The SALUVET group has been awarded with two research grants from the Spanish Ministry of Science for the next 3 years. Both projects aim to improve the sustainability and competitiveness of the European agri-food sector by tackling three highly prevalent diseases caused by protozoan parasites and with marked negative impact on animal health, and in some cases, public health.

"Chemotherapeutic control of bovine besnoitiosis, BESTCONTROL, (PID2019-103960RB-I00)"

This project aims to investigate the chemotherapeutic control of bovine besnoitiosis. For this purpose two objectives are proposed. The first objective is to refine an experimental model of bovine besnoitiosis using in vitro-obtained bradizoites. As part of this, the Besnoitia besnoiti tachyzoite-bradizoite conversion will be studied for the first time under the conditions that have been shown effective to induce this conversion in other apicomplexan parasites. Transcriptomics will be used to elucidate the molecular mechanisms that affect the establishment of chronic infections. This research will help to develop a standardised and reproducible experimental model of bovine besnoitiosis suitable to assess therapeutic and vaccination candidates. The second objective is to investigate chemotherapeutic drugs for the control of bovine besnoitiosis. This will be done by in vitro screening of commercially available drugs that are licensed for other bovine diseases, but also with newly developed molecules. A new in vitro system will be standardised to assess the pharmacological activity of numerous candidates using genetically engineered B. besnoiti tachyzoites expressing the beta-galactosidase gene. Drug therapeutic targets and their mechanism of action will be investigated by electron microscopy and metabolomics. In addition, in order to investigate the efficacy of drugs that had shown promising activity in vitro, an in vivo test will be performed using the experimental model standardized in the previous objective

“Parasite and host pathways determining abortion or protection in Neospora caninum and Toxoplasma gondii infections in cattle and sheep, APICOMARKERS (PID2019-104713RB-C21)”

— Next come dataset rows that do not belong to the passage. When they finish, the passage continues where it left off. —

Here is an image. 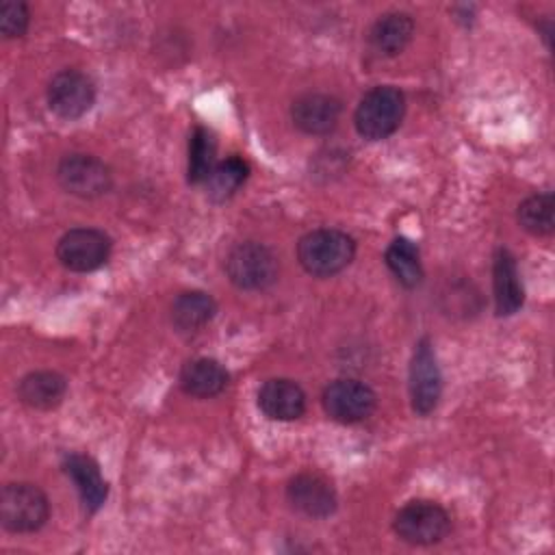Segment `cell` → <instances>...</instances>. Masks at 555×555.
<instances>
[{
	"mask_svg": "<svg viewBox=\"0 0 555 555\" xmlns=\"http://www.w3.org/2000/svg\"><path fill=\"white\" fill-rule=\"evenodd\" d=\"M217 312L215 299L204 291L180 293L171 304V323L180 332H197L212 321Z\"/></svg>",
	"mask_w": 555,
	"mask_h": 555,
	"instance_id": "19",
	"label": "cell"
},
{
	"mask_svg": "<svg viewBox=\"0 0 555 555\" xmlns=\"http://www.w3.org/2000/svg\"><path fill=\"white\" fill-rule=\"evenodd\" d=\"M228 371L212 358H195L180 371V388L197 399H210L228 386Z\"/></svg>",
	"mask_w": 555,
	"mask_h": 555,
	"instance_id": "18",
	"label": "cell"
},
{
	"mask_svg": "<svg viewBox=\"0 0 555 555\" xmlns=\"http://www.w3.org/2000/svg\"><path fill=\"white\" fill-rule=\"evenodd\" d=\"M386 267L390 269V273L395 275V280L405 286V288H414L421 284L423 280V264H421V254L418 247L405 238L399 236L395 238L384 254Z\"/></svg>",
	"mask_w": 555,
	"mask_h": 555,
	"instance_id": "20",
	"label": "cell"
},
{
	"mask_svg": "<svg viewBox=\"0 0 555 555\" xmlns=\"http://www.w3.org/2000/svg\"><path fill=\"white\" fill-rule=\"evenodd\" d=\"M278 269L275 254L258 241L238 243L225 256V273L241 291L269 288L278 280Z\"/></svg>",
	"mask_w": 555,
	"mask_h": 555,
	"instance_id": "4",
	"label": "cell"
},
{
	"mask_svg": "<svg viewBox=\"0 0 555 555\" xmlns=\"http://www.w3.org/2000/svg\"><path fill=\"white\" fill-rule=\"evenodd\" d=\"M288 503L308 518H327L336 509V492L321 475L299 473L286 486Z\"/></svg>",
	"mask_w": 555,
	"mask_h": 555,
	"instance_id": "11",
	"label": "cell"
},
{
	"mask_svg": "<svg viewBox=\"0 0 555 555\" xmlns=\"http://www.w3.org/2000/svg\"><path fill=\"white\" fill-rule=\"evenodd\" d=\"M377 397L373 388L360 379H336L323 390L325 414L343 425H353L375 412Z\"/></svg>",
	"mask_w": 555,
	"mask_h": 555,
	"instance_id": "7",
	"label": "cell"
},
{
	"mask_svg": "<svg viewBox=\"0 0 555 555\" xmlns=\"http://www.w3.org/2000/svg\"><path fill=\"white\" fill-rule=\"evenodd\" d=\"M59 184L82 199L100 197L111 189V169L91 154H69L56 167Z\"/></svg>",
	"mask_w": 555,
	"mask_h": 555,
	"instance_id": "9",
	"label": "cell"
},
{
	"mask_svg": "<svg viewBox=\"0 0 555 555\" xmlns=\"http://www.w3.org/2000/svg\"><path fill=\"white\" fill-rule=\"evenodd\" d=\"M30 13L28 7L20 0H4L0 4V30L7 39H17L24 37L28 30Z\"/></svg>",
	"mask_w": 555,
	"mask_h": 555,
	"instance_id": "24",
	"label": "cell"
},
{
	"mask_svg": "<svg viewBox=\"0 0 555 555\" xmlns=\"http://www.w3.org/2000/svg\"><path fill=\"white\" fill-rule=\"evenodd\" d=\"M111 254V238L95 228H74L56 243L59 262L76 273L100 269Z\"/></svg>",
	"mask_w": 555,
	"mask_h": 555,
	"instance_id": "6",
	"label": "cell"
},
{
	"mask_svg": "<svg viewBox=\"0 0 555 555\" xmlns=\"http://www.w3.org/2000/svg\"><path fill=\"white\" fill-rule=\"evenodd\" d=\"M395 533L414 546H429L440 542L449 529H451V518L447 509L434 501H410L405 503L395 520H392Z\"/></svg>",
	"mask_w": 555,
	"mask_h": 555,
	"instance_id": "5",
	"label": "cell"
},
{
	"mask_svg": "<svg viewBox=\"0 0 555 555\" xmlns=\"http://www.w3.org/2000/svg\"><path fill=\"white\" fill-rule=\"evenodd\" d=\"M356 256V241L340 230L319 228L304 234L297 243V260L314 278L340 273Z\"/></svg>",
	"mask_w": 555,
	"mask_h": 555,
	"instance_id": "1",
	"label": "cell"
},
{
	"mask_svg": "<svg viewBox=\"0 0 555 555\" xmlns=\"http://www.w3.org/2000/svg\"><path fill=\"white\" fill-rule=\"evenodd\" d=\"M492 288H494V306L499 317L514 314L525 301V291H522L516 258L505 247H499L494 251Z\"/></svg>",
	"mask_w": 555,
	"mask_h": 555,
	"instance_id": "14",
	"label": "cell"
},
{
	"mask_svg": "<svg viewBox=\"0 0 555 555\" xmlns=\"http://www.w3.org/2000/svg\"><path fill=\"white\" fill-rule=\"evenodd\" d=\"M405 95L392 85H379L366 91L353 113L356 130L362 139L382 141L388 139L403 119Z\"/></svg>",
	"mask_w": 555,
	"mask_h": 555,
	"instance_id": "2",
	"label": "cell"
},
{
	"mask_svg": "<svg viewBox=\"0 0 555 555\" xmlns=\"http://www.w3.org/2000/svg\"><path fill=\"white\" fill-rule=\"evenodd\" d=\"M95 102V85L80 69H63L48 85V106L61 119L82 117Z\"/></svg>",
	"mask_w": 555,
	"mask_h": 555,
	"instance_id": "10",
	"label": "cell"
},
{
	"mask_svg": "<svg viewBox=\"0 0 555 555\" xmlns=\"http://www.w3.org/2000/svg\"><path fill=\"white\" fill-rule=\"evenodd\" d=\"M67 392V382L56 371H33L17 384V397L33 410L56 408Z\"/></svg>",
	"mask_w": 555,
	"mask_h": 555,
	"instance_id": "16",
	"label": "cell"
},
{
	"mask_svg": "<svg viewBox=\"0 0 555 555\" xmlns=\"http://www.w3.org/2000/svg\"><path fill=\"white\" fill-rule=\"evenodd\" d=\"M63 468L76 483V490L80 494V501L89 514L98 512L106 496H108V486L100 473V466L82 453H67L63 457Z\"/></svg>",
	"mask_w": 555,
	"mask_h": 555,
	"instance_id": "15",
	"label": "cell"
},
{
	"mask_svg": "<svg viewBox=\"0 0 555 555\" xmlns=\"http://www.w3.org/2000/svg\"><path fill=\"white\" fill-rule=\"evenodd\" d=\"M215 150H217V145H215L210 130H206L204 126H197L189 141L186 180L191 184L206 182V178L210 176V171L215 167Z\"/></svg>",
	"mask_w": 555,
	"mask_h": 555,
	"instance_id": "23",
	"label": "cell"
},
{
	"mask_svg": "<svg viewBox=\"0 0 555 555\" xmlns=\"http://www.w3.org/2000/svg\"><path fill=\"white\" fill-rule=\"evenodd\" d=\"M50 503L41 488L28 481H11L0 494V520L7 531L33 533L46 525Z\"/></svg>",
	"mask_w": 555,
	"mask_h": 555,
	"instance_id": "3",
	"label": "cell"
},
{
	"mask_svg": "<svg viewBox=\"0 0 555 555\" xmlns=\"http://www.w3.org/2000/svg\"><path fill=\"white\" fill-rule=\"evenodd\" d=\"M414 35V22L408 13L392 11L382 15L369 30L371 50L379 56H397Z\"/></svg>",
	"mask_w": 555,
	"mask_h": 555,
	"instance_id": "17",
	"label": "cell"
},
{
	"mask_svg": "<svg viewBox=\"0 0 555 555\" xmlns=\"http://www.w3.org/2000/svg\"><path fill=\"white\" fill-rule=\"evenodd\" d=\"M249 176V165L241 156H228L225 160L217 163L206 178V191L208 197L215 202H225L232 197L238 186L247 180Z\"/></svg>",
	"mask_w": 555,
	"mask_h": 555,
	"instance_id": "21",
	"label": "cell"
},
{
	"mask_svg": "<svg viewBox=\"0 0 555 555\" xmlns=\"http://www.w3.org/2000/svg\"><path fill=\"white\" fill-rule=\"evenodd\" d=\"M258 408L271 421H295L306 412V392L293 379L273 377L260 386Z\"/></svg>",
	"mask_w": 555,
	"mask_h": 555,
	"instance_id": "13",
	"label": "cell"
},
{
	"mask_svg": "<svg viewBox=\"0 0 555 555\" xmlns=\"http://www.w3.org/2000/svg\"><path fill=\"white\" fill-rule=\"evenodd\" d=\"M340 100L330 93H306L293 102V124L306 134H327L340 119Z\"/></svg>",
	"mask_w": 555,
	"mask_h": 555,
	"instance_id": "12",
	"label": "cell"
},
{
	"mask_svg": "<svg viewBox=\"0 0 555 555\" xmlns=\"http://www.w3.org/2000/svg\"><path fill=\"white\" fill-rule=\"evenodd\" d=\"M442 392V375L436 362L429 338H421L414 347L410 362V401L418 416H427L436 410Z\"/></svg>",
	"mask_w": 555,
	"mask_h": 555,
	"instance_id": "8",
	"label": "cell"
},
{
	"mask_svg": "<svg viewBox=\"0 0 555 555\" xmlns=\"http://www.w3.org/2000/svg\"><path fill=\"white\" fill-rule=\"evenodd\" d=\"M553 210L555 197L551 191L533 193L518 204V223L522 230L535 236H546L553 232Z\"/></svg>",
	"mask_w": 555,
	"mask_h": 555,
	"instance_id": "22",
	"label": "cell"
}]
</instances>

This is a joint project (SALUVET group, IGM-CSIC and Universidad de León) that aims to deepen in the interactions between N. caninum and T. gondii with the placenta by exploiting similarities between both parasites in their interaction with their ruminant hosts. This project consist of two main subprojects. The first one is focused on the study of the interaction between N. caninum virulence factors and the bovine innate immune responses. For this purpose, we will characterize potential virulence factors (study of their subcellular localization, gene knock-out, parasite fitness in target cells) and analyse their involvement in the modulation of innate responses in bovine macrophages through transcriptomics. We will also decipher the immunological host-parasite interactions at the maternal-foetal interface by identifying the differential local immune responses after in vivo infections with high and low virulence N. caninum isolates through transcriptomic and proteomic approaches. In addition, we will develop an ex vivo model of bovine placenta able to mimic the phenotypes observed in in vivo models of bovine neosporosis that will be exploited to dissect the mechanisms underlying the immune protection or the placental damage triggered by the parasite.

The second objective is focused on the study of the mechanisms that influence the pathogenesis of ovine toxoplasmosis, and aims the identification of biological markers for immune protection against abortion. To this end, we will analyse the role of the peripheral innate and trained immune responses on the initial control of T.  gondii multiplication using neutrophils and macrophages. We will also define the peripheral and local immunological responses that are correlated with protection against Toxoplasma-induced abortion. To do that, we will characterize the peripheral immune response after oral challenge in vaccinated and naïve animals and analyse the immune microenvironment at the placenta after vaccination and challenged with different isolates. In addition, we will develop an ex vivo model of the ovine placenta able that will be used to dissect the mechanisms underlying the immune protection or the placental damage triggered by the parasite in pregnant sheep.

This joint project will improve the understanding of virulence and pathogenesis in neosporosis and toxoplasmosis and will also enable the identification of putative vaccine candidates able to induce protective immune responses without exacerbating immunopathology.